## Consigne écrite 1:
Selon le texte à lire, à quelle date le journal cesse-t-il de paraître ?
## Consigne écrite 2:
Extrayez du texte à lire le passage qui commence aux mots «2 Lettre de» et s'arrête après les mots «1988, pp. 375-388.».
#### Texte à lire
Lors de leur séjour à Lausanne, en septembre 1766, les Mozart sont vraisemblablement les hôtes à Montriond du prince, un mélomane passionné qui joue de la flûte. C’est dans Aristide que paraissent les seuls articles relatifs aux concerts de musique de chambre que Wolfgang, âgé de dix ans, sa sœur Maria Anna, dite Nannerl, et leur père Léopold donnent les 15 et 18 septembre à Lausanne, dans les deux cas à l’Hôtel de Ville comme le suggère une page de compte de Salomon de Charrière de Sévery8. Ces articles sont attribués l’un au Dr Tissot (11 octobre), l’autre au théologien de Bons (18 octobre). A propos de Wolfgang, le médecin «peut prédire, avec confiance, qu’il sera un jour un des plus grands maîtres dans son art»; mais il exprime une crainte: celle que, «développé si jeune, il ne vieillisse de très bonne heure. Il n’est que trop vrai que les enfants précoces ont souvent été usés à la fleur de l’âge.» Il fait toutefois l’éloge du père qui, «loin de presser son fils, a toujours été attentif à modérer son feu, et à l’empêcher de s’y livrer; une conduite opposée étouffe tous les plus beaux génies, et peut faire avorter les talents les plus supérieurs».

Le journal cesse de paraître le 20 juin 1767, un an après sa fondation. Un très puritain Discours sur les «dangers du théâtre» attribué au théologien de Bons et la polémique qui s’ensuit paraissent avoir hâté sa fin.

La Société littéraire fondée à Lausanne en 1772 par Deyverdun s’inspirera des travaux d’Aristide. Ses mémoires, non publiés mais réunis en un gros in-folio intitulé Journal de la Société, en témoignent. Les Etrennes helvétiennes du doyen Bridel et le premier Journal de Lausanne de Jean Lanteires paraîtront quelques années plus tard.

Quant au prince, très remonté contre les philosophes, il a regagné les Allemagnes après un crochet par Paris. En 1793, ce libertin repenti que Rousseau a «ramené à la vertu» succédera à son frère sous le nom de Louis VII de Wurtemberg.

Notes:

1 Lettre du Prince à Voltaire, la Chablière, 6 octobre 1764.

2 Lettre de Rousseau au Prince, Môtiers, 10 novembre 1763.

3 BCUL: coll. numérisée.

4 D. Johnson-Cousin, «Aristide, ou Le Citoyen […]», Studies in Eighteenth-Century Culture, vol. 18, 1988, pp. 375-388.

5 J. Chavannes, «La presse périodique vaudoise», Bibliothèque universelle, t. 12, 1861, pp. 169-176.

6 A. Gindroz, Histoire de l’instruction publique dans le Pays de Vaud, 1853.

7 J.-D. Candaux, «Aristide ou le citoyen», in: J. Sgard (dir.) et al., Dictionnaire des journaux, 1600-1789, Paris, Universitas, 1991, I, pp. 148-149.

8 J. Burdet, «Mozart à Lausanne en 1766», RHV, juin 1953, pp. 105-121; R. Spalinger, Quand Mozart passait à Lausanne, Slatkine, 2006.
########
#### Lignes de données
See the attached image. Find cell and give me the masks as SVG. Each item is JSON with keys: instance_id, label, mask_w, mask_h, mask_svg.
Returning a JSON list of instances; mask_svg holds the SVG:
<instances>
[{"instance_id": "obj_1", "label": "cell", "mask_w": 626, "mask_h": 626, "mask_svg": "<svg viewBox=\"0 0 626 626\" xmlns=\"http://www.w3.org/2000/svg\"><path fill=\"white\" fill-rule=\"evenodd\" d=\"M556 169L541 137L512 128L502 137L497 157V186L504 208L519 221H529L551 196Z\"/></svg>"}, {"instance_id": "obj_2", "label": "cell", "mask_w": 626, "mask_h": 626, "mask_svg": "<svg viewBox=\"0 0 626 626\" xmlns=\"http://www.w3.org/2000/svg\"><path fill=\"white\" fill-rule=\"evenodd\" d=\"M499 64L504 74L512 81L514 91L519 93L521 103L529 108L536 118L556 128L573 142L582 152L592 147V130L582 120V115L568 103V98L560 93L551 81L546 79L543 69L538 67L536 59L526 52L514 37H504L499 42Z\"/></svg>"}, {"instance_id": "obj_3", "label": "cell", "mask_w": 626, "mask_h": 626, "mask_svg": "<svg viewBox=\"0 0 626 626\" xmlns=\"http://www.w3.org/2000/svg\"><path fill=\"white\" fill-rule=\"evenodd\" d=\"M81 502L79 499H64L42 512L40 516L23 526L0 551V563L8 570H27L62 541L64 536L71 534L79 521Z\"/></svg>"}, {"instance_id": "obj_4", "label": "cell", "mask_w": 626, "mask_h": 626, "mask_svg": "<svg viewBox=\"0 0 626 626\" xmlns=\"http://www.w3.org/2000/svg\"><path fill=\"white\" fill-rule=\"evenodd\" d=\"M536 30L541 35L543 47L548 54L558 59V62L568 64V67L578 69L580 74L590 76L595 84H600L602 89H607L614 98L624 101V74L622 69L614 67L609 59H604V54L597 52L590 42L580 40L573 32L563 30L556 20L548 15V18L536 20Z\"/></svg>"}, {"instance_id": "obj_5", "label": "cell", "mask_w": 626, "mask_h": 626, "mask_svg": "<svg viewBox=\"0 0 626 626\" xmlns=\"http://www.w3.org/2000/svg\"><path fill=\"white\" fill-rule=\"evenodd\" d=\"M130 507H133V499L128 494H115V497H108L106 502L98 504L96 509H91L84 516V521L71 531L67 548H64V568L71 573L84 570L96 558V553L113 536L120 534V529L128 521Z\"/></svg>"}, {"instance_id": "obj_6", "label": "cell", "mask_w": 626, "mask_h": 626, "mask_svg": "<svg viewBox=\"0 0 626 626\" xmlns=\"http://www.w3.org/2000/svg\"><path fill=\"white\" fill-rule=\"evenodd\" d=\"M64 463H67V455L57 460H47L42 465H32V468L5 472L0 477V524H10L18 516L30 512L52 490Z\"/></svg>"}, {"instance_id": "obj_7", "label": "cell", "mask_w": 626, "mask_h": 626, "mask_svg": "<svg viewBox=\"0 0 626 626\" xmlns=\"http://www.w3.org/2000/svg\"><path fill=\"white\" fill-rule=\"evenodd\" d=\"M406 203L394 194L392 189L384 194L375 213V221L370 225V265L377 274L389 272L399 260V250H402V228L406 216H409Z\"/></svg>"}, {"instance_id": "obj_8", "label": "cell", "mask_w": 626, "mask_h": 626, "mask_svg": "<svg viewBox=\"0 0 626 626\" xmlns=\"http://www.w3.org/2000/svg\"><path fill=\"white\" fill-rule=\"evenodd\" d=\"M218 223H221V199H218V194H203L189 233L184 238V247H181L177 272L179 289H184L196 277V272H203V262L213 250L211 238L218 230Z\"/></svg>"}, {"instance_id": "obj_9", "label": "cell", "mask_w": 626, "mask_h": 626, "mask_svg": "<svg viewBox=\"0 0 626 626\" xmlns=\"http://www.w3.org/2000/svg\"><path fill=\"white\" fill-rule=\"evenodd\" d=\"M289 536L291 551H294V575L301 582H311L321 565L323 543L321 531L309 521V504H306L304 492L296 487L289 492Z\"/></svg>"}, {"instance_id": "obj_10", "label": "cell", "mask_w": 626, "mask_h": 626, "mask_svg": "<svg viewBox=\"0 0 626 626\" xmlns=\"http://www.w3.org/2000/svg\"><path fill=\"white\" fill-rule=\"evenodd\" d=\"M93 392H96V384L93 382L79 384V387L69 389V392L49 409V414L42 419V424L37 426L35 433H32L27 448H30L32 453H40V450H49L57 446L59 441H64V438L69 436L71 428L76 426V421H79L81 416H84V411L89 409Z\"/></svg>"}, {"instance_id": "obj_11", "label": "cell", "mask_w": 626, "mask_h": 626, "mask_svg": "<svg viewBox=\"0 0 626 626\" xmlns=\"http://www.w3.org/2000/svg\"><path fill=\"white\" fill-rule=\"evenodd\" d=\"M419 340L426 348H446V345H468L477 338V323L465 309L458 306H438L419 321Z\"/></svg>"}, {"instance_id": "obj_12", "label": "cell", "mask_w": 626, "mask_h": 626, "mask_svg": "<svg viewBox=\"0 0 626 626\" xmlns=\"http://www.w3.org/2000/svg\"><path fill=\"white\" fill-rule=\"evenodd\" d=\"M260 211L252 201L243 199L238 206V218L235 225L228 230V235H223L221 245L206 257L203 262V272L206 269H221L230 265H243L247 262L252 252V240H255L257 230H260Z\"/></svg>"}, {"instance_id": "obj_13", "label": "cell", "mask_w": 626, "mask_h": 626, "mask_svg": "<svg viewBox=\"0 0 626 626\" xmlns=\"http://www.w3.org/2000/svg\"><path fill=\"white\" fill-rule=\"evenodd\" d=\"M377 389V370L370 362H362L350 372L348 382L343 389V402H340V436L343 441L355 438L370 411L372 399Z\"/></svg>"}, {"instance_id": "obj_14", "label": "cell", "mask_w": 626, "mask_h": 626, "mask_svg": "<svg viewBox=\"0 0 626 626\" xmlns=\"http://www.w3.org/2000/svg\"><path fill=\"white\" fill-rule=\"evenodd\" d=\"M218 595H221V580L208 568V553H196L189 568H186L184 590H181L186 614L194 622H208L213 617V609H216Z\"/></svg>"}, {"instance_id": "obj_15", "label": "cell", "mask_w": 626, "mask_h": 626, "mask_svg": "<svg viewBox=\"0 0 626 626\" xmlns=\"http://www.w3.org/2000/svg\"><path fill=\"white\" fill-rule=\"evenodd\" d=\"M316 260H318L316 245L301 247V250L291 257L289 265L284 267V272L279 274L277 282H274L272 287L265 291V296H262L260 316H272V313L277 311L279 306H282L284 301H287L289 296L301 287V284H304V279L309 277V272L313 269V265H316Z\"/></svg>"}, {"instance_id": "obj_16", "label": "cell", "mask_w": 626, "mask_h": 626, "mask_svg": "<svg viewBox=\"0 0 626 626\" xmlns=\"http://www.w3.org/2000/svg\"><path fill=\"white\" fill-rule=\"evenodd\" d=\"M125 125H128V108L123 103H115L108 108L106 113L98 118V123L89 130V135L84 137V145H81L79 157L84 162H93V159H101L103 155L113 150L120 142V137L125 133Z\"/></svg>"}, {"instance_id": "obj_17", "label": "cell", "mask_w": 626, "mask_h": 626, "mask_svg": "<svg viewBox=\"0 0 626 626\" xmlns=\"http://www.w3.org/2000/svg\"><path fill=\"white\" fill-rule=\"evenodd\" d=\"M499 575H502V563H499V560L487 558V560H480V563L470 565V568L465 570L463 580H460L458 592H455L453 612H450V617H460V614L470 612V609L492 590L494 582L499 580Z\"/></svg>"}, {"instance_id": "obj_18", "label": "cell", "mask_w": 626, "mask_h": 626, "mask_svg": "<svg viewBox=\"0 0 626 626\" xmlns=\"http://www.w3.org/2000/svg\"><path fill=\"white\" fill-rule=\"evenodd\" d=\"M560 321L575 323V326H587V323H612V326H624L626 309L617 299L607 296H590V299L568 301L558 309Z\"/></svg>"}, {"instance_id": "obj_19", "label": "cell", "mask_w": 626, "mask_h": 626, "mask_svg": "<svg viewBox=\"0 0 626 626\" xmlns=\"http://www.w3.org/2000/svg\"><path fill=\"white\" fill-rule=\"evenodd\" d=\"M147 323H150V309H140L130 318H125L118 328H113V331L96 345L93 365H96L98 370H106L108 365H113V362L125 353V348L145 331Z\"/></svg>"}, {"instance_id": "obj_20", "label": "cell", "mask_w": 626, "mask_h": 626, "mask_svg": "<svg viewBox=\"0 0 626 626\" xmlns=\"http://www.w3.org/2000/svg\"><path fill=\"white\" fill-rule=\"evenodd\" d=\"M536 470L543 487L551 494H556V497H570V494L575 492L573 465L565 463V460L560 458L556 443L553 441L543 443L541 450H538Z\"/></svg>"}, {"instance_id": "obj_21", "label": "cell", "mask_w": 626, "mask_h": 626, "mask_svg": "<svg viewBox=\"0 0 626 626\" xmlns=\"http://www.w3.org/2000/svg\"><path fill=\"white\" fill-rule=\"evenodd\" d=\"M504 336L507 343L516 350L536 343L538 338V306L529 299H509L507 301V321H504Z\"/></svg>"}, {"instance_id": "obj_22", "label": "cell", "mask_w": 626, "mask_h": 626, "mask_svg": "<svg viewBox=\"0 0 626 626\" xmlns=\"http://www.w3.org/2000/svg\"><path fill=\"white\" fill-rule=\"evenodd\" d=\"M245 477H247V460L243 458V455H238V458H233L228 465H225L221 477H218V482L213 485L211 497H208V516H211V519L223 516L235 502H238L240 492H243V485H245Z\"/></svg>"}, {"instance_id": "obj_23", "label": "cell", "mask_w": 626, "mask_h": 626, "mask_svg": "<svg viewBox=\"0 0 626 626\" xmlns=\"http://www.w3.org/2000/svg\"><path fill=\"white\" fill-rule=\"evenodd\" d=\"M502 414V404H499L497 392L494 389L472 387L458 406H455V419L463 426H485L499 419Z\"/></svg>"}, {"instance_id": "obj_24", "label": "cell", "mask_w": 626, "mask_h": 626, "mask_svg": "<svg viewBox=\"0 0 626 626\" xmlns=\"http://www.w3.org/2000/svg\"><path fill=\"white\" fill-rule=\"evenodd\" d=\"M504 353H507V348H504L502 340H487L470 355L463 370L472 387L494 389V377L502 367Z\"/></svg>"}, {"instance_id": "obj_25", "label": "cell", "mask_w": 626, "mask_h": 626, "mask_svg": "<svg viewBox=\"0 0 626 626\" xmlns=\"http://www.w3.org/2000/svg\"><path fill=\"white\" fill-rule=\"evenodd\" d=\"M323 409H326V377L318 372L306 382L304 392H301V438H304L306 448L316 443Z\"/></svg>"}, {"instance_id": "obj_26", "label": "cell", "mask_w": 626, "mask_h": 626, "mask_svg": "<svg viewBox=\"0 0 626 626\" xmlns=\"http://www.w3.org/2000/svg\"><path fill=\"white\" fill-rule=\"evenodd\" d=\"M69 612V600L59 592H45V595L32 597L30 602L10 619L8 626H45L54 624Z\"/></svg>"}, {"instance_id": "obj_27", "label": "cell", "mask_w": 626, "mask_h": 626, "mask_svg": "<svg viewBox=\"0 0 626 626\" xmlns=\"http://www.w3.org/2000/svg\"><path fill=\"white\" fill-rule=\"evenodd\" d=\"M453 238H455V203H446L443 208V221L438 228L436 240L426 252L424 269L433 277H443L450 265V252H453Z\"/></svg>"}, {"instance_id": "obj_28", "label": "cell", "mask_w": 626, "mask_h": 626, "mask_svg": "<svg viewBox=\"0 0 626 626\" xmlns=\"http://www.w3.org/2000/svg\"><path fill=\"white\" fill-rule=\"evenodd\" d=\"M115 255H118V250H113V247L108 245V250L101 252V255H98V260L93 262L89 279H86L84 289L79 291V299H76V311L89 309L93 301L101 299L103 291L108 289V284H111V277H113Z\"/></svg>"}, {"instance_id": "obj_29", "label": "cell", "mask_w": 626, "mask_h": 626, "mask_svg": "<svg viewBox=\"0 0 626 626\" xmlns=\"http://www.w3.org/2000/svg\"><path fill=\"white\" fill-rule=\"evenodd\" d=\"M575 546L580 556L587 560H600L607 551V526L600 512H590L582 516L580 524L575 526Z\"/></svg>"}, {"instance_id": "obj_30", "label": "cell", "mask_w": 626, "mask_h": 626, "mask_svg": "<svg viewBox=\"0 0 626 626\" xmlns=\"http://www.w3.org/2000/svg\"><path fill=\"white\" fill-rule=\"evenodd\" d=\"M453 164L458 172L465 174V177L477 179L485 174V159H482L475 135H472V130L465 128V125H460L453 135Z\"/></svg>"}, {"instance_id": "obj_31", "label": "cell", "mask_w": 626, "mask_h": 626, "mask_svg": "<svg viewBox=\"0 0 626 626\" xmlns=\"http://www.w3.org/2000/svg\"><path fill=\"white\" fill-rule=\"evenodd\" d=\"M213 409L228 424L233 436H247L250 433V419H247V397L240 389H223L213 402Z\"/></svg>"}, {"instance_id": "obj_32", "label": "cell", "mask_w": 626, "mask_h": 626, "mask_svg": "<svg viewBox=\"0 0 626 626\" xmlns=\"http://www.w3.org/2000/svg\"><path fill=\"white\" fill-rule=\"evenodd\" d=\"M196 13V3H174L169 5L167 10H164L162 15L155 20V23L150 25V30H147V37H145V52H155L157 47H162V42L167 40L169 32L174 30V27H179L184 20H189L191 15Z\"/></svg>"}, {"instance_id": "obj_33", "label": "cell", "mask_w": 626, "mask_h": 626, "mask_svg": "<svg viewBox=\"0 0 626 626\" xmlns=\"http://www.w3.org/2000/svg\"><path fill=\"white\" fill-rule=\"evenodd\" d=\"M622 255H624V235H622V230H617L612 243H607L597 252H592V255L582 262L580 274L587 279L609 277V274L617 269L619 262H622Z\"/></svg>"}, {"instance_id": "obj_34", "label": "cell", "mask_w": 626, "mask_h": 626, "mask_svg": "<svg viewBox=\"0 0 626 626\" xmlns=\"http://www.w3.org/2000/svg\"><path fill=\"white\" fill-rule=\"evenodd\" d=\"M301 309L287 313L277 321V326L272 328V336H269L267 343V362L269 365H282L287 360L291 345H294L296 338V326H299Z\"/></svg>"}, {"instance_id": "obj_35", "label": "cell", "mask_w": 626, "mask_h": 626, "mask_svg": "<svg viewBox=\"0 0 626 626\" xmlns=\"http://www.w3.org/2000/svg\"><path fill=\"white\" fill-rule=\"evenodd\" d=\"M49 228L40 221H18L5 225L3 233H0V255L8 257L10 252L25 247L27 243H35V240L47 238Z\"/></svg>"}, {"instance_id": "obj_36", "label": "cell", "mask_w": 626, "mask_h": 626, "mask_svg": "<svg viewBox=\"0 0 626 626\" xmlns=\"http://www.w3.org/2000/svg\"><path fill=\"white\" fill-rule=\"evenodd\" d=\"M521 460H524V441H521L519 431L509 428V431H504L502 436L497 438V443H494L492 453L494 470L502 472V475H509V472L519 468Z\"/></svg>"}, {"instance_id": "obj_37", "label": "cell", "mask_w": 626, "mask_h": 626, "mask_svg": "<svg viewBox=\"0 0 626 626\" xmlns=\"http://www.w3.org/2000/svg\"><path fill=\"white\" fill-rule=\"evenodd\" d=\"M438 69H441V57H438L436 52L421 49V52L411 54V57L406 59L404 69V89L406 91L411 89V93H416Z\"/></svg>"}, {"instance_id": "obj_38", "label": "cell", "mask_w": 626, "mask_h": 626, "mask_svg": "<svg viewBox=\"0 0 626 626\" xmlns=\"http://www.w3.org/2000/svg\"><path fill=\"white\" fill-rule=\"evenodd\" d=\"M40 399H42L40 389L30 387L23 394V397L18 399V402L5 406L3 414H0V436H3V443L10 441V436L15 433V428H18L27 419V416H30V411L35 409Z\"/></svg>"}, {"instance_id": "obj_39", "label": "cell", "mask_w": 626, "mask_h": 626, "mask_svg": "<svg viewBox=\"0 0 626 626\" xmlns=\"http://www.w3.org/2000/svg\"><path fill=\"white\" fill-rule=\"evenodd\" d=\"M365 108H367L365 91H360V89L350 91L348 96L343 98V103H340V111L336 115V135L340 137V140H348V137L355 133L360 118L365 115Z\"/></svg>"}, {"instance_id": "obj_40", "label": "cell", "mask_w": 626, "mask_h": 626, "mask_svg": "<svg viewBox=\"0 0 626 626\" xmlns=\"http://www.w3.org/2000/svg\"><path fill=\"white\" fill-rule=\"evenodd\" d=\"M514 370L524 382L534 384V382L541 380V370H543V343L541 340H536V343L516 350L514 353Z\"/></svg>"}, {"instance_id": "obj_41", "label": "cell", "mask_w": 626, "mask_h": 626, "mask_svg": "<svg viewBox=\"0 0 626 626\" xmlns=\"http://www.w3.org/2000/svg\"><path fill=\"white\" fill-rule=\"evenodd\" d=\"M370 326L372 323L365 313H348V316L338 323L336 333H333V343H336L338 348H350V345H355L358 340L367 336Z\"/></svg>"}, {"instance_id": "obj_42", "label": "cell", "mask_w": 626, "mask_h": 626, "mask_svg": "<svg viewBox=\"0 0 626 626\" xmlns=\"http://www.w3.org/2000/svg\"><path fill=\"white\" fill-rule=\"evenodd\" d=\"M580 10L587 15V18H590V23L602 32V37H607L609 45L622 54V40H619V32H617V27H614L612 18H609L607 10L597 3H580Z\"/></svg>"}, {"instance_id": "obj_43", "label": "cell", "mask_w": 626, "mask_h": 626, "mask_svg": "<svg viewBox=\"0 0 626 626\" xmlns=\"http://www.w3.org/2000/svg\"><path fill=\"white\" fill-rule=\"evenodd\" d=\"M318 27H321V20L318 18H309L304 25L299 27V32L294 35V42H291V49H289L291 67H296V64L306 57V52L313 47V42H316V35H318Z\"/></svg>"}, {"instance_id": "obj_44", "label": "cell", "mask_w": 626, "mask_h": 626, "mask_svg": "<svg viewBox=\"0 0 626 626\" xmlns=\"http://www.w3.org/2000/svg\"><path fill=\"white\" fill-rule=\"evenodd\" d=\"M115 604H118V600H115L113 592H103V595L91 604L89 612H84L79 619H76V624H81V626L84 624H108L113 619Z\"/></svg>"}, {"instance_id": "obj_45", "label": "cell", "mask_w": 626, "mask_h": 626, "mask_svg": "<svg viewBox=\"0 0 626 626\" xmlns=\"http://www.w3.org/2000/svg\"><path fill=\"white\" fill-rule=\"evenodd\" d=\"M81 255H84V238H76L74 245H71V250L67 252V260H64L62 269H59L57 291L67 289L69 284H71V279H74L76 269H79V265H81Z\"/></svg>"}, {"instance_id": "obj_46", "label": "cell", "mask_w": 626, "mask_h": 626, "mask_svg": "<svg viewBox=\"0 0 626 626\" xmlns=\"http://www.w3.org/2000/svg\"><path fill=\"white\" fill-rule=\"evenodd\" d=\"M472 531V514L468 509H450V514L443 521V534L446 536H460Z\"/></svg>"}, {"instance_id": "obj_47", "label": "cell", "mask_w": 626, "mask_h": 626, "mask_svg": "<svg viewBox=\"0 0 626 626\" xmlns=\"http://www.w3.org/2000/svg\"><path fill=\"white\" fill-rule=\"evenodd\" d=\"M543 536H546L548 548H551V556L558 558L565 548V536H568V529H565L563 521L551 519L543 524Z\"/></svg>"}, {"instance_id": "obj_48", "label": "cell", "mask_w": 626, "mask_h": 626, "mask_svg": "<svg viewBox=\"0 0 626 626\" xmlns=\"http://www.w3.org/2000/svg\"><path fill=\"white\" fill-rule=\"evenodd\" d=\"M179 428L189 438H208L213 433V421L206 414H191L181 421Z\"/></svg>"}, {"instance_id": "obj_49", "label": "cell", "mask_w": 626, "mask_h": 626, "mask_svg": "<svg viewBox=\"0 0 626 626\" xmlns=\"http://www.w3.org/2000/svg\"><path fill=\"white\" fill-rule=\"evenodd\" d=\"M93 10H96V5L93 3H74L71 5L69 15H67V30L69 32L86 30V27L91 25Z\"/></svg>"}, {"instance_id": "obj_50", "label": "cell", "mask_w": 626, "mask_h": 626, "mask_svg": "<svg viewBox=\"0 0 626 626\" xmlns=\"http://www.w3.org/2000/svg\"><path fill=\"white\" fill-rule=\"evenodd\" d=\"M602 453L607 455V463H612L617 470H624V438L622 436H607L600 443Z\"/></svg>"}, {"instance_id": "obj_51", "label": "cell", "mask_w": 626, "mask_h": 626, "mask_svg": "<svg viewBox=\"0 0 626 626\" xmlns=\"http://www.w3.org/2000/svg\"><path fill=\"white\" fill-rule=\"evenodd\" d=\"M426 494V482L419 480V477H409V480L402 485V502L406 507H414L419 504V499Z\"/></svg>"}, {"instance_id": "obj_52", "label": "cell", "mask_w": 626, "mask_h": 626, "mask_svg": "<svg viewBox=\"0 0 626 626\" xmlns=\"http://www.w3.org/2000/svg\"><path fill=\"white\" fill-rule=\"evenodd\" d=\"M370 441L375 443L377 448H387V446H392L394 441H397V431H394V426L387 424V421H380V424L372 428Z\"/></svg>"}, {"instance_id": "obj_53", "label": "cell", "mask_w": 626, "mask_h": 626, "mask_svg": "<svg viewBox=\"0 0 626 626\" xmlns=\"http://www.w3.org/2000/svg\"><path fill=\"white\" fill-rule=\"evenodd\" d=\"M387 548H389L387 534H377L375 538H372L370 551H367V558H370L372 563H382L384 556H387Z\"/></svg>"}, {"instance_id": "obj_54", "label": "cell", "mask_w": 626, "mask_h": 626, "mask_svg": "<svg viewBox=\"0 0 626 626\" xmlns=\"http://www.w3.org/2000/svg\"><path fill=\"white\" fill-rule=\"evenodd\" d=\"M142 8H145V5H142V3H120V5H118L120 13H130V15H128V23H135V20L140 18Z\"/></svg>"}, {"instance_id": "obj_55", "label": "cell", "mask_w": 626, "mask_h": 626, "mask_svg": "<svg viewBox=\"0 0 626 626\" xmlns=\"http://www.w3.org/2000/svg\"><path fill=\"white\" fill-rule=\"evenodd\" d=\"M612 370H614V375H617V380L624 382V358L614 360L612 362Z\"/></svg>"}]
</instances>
########
## Réponse attendue 1:
Le 20 juin 1767.

## Réponse attendue 2:
2 Lettre de Rousseau au Prince, Môtiers, 10 novembre 1763.

3 BCUL: coll. numérisée.

4 D. Johnson-Cousin, «Aristide, ou Le Citoyen […]», Studies in Eighteenth-Century Culture, vol. 18, 1988, pp. 375-388.